_Exercise prompt_
Reproduce the listing below, substituting "heading" for each occurrence of "title" and leaving everything else unchanged.

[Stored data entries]

########################################

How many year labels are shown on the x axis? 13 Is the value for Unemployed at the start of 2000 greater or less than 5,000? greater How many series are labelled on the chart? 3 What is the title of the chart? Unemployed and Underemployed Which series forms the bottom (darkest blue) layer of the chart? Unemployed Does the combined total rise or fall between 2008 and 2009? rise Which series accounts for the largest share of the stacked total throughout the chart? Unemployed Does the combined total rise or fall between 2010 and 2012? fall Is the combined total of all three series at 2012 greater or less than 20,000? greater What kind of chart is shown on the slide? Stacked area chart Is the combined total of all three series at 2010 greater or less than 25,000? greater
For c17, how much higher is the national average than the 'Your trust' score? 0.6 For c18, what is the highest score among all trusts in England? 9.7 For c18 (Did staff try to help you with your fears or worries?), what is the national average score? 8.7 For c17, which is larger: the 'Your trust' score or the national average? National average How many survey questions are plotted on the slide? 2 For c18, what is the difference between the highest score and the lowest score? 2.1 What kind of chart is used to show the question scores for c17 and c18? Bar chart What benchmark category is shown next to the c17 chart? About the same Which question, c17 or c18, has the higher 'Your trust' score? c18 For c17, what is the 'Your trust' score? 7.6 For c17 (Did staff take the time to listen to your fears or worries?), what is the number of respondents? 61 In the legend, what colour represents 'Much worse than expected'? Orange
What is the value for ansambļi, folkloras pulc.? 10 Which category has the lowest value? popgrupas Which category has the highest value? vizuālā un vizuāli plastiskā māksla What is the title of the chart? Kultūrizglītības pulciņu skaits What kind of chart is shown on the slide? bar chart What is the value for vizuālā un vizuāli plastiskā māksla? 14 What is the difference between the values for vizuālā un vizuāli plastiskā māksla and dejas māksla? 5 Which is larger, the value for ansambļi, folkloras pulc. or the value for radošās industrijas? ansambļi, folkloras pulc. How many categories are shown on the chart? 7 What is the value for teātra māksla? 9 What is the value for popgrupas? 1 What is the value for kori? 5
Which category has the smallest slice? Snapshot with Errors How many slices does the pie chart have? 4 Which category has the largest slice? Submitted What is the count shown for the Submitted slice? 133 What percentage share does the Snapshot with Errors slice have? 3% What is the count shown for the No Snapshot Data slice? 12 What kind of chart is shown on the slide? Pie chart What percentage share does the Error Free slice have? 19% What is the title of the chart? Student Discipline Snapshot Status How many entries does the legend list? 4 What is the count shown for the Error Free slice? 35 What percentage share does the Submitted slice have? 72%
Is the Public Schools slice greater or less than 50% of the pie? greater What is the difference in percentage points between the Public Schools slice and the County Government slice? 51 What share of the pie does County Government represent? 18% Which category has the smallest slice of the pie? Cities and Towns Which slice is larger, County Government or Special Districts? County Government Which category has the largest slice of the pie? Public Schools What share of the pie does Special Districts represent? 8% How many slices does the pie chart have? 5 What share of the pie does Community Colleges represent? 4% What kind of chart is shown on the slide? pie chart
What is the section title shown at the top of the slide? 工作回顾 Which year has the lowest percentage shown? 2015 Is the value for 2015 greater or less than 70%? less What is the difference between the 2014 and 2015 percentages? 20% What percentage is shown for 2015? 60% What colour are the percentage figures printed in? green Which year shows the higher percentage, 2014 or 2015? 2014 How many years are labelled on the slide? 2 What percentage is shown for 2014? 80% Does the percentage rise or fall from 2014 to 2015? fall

########################################

_Solution to this problem_
How many year labels are shown on the x axis? 13 Is the value for Unemployed at the start of 2000 greater or less than 5,000? greater How many series are labelled on the chart? 3 What is the heading of the chart? Unemployed and Underemployed Which series forms the bottom (darkest blue) layer of the chart? Unemployed Does the combined total rise or fall between 2008 and 2009? rise Which series accounts for the largest share of the stacked total throughout the chart? Unemployed Does the combined total rise or fall between 2010 and 2012? fall Is the combined total of all three series at 2012 greater or less than 20,000? greater What kind of chart is shown on the slide? Stacked area chart Is the combined total of all three series at 2010 greater or less than 25,000? greater
For c17, how much higher is the national average than the 'Your trust' score? 0.6 For c18, what is the highest score among all trusts in England? 9.7 For c18 (Did staff try to help you with your fears or worries?), what is the national average score? 8.7 For c17, which is larger: the 'Your trust' score or the national average? National average How many survey questions are plotted on the slide? 2 For c18, what is the difference between the highest score and the lowest score? 2.1 What kind of chart is used to show the question scores for c17 and c18? Bar chart What benchmark category is shown next to the c17 chart? About the same Which question, c17 or c18, has the higher 'Your trust' score? c18 For c17, what is the 'Your trust' score? 7.6 For c17 (Did staff take the time to listen to your fears or worries?), what is the number of respondents? 61 In the legend, what colour represents 'Much worse than expected'? Orange
What is the value for ansambļi, folkloras pulc.? 10 Which category has the lowest value? popgrupas Which category has the highest value? vizuālā un vizuāli plastiskā māksla What is the heading of the chart? Kultūrizglītības pulciņu skaits What kind of chart is shown on the slide? bar chart What is the value for vizuālā un vizuāli plastiskā māksla? 14 What is the difference between the values for vizuālā un vizuāli plastiskā māksla and dejas māksla? 5 Which is larger, the value for ansambļi, folkloras pulc. or the value for radošās industrijas? ansambļi, folkloras pulc. How many categories are shown on the chart? 7 What is the value for teātra māksla? 9 What is the value for popgrupas? 1 What is the value for kori? 5
Which category has the smallest slice? Snapshot with Errors How many slices does the pie chart have? 4 Which category has the largest slice? Submitted What is the count shown for the Submitted slice? 133 What percentage share does the Snapshot with Errors slice have? 3% What is the count shown for the No Snapshot Data slice? 12 What kind of chart is shown on the slide? Pie chart What percentage share does the Error Free slice have? 19% What is the heading of the chart? Student Discipline Snapshot Status How many entries does the legend list? 4 What is the count shown for the Error Free slice? 35 What percentage share does the Submitted slice have? 72%
Is the Public Schools slice greater or less than 50% of the pie? greater What is the difference in percentage points between the Public Schools slice and the County Government slice? 51 What share of the pie does County Government represent? 18% Which category has the smallest slice of the pie? Cities and Towns Which slice is larger, County Government or Special Districts? County Government Which category has the largest slice of the pie? Public Schools What share of the pie does Special Districts represent? 8% How many slices does the pie chart have? 5 What share of the pie does Community Colleges represent? 4% What kind of chart is shown on the slide? pie chart
What is the section heading shown at the top of the slide? 工作回顾 Which year has the lowest percentage shown? 2015 Is the value for 2015 greater or less than 70%? less What is the difference between the 2014 and 2015 percentages? 20% What percentage is shown for 2015? 60% What colour are the percentage figures printed in? green Which year shows the higher percentage, 2014 or 2015? 2014 How many years are labelled on the slide? 2 What percentage is shown for 2014? 80% Does the percentage rise or fall from 2014 to 2015? fall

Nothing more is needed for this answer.